A negativa dos convênios não se justifica e o paciente pode recorrer à Justiça

A negativa de cobertura de órteses e próteses pelos planos de saúde é uma das questões que mais geram discussão nos tribunais. Entre os materiais objetos de embates entre consumidores e planos de saúde mencionam-se os stents cardíacos, marca-passos e cateteres. Também é comum a negativa de cobertura de próteses ortopédicas utilizadas em artroplastias, sendo as mais comuns as de joelho e quadril, em que se procede, por meio de procedimento cirúrgico, a troca ou substituição, total ou parcial, de articulações.

Habitualmente, as empresas de planos e de seguro saúde sustentam que não têm o dever de cobrir tais materiais. Basicamente, justificam suas negativas alegando que os materiais seriam de uso meramente estético ou que a exclusão no fornecimento de órteses e próteses estaria prevista em contrato.

Quanto aos procedimentos clínicos e cirúrgicos de natureza eminentemente estética, de fato não há previsão legal que imponha o dever de cobertura pelos planos de saúde.
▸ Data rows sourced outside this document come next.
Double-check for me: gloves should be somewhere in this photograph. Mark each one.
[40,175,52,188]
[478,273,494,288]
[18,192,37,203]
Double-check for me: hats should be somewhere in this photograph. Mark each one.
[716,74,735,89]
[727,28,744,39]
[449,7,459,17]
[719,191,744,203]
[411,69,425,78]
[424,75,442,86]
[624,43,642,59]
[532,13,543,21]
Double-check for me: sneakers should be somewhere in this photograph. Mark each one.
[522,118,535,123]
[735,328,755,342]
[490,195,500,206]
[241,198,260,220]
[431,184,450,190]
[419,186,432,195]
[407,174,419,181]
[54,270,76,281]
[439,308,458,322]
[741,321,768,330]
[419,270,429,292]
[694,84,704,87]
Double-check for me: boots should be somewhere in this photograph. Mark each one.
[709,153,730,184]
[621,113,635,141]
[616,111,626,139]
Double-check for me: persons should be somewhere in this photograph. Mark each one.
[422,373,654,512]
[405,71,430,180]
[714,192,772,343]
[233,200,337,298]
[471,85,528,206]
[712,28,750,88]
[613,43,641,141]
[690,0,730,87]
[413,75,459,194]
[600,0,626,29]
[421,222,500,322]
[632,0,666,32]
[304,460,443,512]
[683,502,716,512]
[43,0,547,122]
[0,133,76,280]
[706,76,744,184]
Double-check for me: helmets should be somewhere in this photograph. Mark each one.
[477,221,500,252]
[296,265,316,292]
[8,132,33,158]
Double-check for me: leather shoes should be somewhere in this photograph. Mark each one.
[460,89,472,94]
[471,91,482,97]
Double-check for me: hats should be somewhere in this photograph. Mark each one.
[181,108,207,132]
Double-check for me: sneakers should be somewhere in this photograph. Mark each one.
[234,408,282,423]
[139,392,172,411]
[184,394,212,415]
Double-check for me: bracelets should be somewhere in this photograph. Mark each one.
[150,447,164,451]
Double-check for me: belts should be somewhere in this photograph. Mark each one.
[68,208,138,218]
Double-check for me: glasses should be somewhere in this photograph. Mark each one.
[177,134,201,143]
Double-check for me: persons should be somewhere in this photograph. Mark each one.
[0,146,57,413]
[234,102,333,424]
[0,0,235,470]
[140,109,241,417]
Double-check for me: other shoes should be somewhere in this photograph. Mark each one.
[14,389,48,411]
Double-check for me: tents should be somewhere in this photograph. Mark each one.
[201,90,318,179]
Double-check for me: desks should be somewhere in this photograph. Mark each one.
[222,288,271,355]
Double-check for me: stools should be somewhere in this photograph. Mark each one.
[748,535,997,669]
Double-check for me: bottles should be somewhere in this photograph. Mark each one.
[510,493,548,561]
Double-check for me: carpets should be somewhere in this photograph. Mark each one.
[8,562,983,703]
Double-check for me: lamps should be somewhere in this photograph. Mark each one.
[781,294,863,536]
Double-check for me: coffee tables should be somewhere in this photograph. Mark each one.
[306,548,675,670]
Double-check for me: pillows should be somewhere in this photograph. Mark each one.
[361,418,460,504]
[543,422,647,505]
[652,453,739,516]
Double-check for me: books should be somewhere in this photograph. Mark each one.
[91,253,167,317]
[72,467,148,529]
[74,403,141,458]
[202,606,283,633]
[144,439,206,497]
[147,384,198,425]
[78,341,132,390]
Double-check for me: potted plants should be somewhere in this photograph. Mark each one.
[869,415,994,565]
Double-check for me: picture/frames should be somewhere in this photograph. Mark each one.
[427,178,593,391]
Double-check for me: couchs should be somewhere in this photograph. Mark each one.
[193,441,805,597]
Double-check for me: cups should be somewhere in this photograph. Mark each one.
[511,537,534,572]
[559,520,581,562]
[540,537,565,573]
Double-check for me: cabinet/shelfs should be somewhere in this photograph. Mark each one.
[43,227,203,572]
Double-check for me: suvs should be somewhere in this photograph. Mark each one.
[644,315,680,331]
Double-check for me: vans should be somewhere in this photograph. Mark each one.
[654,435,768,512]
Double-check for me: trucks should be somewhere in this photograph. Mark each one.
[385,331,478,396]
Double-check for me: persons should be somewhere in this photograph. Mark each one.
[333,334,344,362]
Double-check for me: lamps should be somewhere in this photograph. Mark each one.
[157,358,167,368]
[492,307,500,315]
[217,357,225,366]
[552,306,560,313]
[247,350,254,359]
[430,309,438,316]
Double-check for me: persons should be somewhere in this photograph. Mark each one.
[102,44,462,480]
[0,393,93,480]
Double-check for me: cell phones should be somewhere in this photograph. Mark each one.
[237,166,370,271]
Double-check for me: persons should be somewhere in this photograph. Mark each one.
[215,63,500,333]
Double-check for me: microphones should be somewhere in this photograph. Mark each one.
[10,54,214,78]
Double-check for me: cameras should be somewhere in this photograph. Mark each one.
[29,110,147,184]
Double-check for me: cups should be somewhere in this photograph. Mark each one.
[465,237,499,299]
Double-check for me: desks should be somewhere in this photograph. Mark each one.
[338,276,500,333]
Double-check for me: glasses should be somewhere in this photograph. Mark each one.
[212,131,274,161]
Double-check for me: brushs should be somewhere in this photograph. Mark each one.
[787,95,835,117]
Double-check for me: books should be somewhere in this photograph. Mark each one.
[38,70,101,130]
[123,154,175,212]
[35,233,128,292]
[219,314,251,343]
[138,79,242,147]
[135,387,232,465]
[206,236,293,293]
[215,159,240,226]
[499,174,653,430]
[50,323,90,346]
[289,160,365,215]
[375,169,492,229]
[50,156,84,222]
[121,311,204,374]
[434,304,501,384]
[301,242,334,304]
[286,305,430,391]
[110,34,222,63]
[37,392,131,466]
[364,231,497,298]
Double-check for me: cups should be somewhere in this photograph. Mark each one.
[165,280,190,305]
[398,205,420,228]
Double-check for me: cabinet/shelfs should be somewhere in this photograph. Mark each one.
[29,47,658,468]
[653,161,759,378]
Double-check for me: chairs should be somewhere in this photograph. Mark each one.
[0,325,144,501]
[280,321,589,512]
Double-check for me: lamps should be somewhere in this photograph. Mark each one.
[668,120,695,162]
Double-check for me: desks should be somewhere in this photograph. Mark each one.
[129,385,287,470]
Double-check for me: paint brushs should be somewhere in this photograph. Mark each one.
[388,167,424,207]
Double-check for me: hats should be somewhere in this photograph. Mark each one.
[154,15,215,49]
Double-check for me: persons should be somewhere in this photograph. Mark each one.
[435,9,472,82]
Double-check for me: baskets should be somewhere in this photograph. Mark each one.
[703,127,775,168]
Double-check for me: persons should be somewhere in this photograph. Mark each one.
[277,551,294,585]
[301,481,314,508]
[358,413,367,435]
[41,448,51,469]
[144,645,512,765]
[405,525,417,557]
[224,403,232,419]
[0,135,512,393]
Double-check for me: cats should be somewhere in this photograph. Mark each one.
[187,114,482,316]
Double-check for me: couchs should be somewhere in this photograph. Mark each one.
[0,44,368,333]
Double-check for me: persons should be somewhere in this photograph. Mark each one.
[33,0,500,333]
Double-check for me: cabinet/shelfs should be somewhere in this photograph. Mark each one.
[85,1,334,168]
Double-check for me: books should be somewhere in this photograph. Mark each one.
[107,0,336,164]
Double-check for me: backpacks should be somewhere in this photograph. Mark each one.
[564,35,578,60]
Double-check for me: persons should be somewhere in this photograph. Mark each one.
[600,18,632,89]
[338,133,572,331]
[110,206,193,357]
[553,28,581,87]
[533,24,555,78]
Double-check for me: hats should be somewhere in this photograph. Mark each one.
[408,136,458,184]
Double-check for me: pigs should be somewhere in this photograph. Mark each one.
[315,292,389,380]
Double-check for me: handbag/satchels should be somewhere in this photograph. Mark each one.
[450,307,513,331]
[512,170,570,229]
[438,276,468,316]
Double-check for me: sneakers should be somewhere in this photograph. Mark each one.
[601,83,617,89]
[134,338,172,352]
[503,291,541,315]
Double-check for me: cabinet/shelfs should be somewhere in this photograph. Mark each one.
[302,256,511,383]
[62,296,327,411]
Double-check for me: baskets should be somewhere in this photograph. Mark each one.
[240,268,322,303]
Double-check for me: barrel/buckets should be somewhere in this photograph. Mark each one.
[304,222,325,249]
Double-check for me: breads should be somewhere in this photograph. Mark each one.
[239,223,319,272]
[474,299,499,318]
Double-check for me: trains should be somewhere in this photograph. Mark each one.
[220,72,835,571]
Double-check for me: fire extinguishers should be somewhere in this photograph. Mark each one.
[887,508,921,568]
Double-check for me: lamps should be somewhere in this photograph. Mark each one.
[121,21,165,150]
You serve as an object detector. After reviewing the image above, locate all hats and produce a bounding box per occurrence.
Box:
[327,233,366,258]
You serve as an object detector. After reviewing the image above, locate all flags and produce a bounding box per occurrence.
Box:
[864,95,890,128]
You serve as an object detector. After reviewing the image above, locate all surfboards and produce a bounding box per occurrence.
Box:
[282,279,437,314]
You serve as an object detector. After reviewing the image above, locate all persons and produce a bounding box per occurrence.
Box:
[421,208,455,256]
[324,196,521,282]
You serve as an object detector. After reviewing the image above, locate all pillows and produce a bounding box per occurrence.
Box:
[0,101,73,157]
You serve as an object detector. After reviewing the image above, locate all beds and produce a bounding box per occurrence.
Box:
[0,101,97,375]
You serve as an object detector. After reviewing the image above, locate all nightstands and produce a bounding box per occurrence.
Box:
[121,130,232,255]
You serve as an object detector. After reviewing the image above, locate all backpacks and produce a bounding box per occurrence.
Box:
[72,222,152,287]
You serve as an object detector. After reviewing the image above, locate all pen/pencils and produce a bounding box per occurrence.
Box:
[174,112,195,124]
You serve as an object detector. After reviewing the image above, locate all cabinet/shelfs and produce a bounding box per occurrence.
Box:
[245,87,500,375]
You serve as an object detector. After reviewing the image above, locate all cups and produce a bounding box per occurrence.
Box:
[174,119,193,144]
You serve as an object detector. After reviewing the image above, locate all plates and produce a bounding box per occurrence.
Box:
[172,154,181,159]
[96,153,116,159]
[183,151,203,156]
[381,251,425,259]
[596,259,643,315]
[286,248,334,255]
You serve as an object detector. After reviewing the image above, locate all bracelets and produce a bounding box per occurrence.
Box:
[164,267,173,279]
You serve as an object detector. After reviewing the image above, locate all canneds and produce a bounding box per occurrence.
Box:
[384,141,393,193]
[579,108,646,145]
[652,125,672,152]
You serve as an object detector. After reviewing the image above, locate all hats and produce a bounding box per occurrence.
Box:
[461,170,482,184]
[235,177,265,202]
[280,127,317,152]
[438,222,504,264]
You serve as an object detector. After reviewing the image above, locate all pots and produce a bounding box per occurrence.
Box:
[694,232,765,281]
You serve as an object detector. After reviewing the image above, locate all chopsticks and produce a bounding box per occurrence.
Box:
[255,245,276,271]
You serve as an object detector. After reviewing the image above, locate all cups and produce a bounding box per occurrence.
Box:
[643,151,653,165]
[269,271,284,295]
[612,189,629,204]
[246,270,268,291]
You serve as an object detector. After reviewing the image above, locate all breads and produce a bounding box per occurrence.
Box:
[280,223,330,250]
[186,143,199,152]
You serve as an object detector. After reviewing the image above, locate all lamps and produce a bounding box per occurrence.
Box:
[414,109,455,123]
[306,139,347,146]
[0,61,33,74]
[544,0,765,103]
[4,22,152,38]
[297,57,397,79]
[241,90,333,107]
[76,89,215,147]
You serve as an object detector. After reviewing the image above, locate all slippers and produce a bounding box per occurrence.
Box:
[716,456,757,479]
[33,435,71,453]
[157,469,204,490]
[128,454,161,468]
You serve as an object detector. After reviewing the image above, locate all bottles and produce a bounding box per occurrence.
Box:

Ao contrário, a Lei 9.656/98, que regula os planos de saúde, dispensa expressamente, em seu artigo 10, inciso II a cobertura de “procedimentos clínicos ou cirúrgicos para fins estéticos, bem como órteses e próteses para o mesmo fim”. Dessa forma, cirurgias plásticas de natureza exclusivamente estética, implantes de silicone, lipoaspirações etc. estão excluídas da cobertura.

Diz-se, habitualmente, pois a noção de “finalidade meramente estética” obviamente não se aplica, por exemplo, à prótese mamária destinada à reconstrução do órgão afetado pelo câncer, caso em que a cobertura certamente será justificável, de modo que esse conceito pode tornar-se, evidentemente, subjetivo de acordo com o caso concreto.

Quanto ao argumento de expressa exclusão contratual de cobertura de órteses e próteses, o posicionamento mais recente dos tribunais tem priorizado a noção da boa-fé objetiva e da função social do contrato, em detrimento do positivismo contratual. Ou seja, o Judiciário tem entendido que, mesmo nos casos em que o contrato prevê expressamente a exclusão de cobertura destes materiais, tal exclusão é abusiva.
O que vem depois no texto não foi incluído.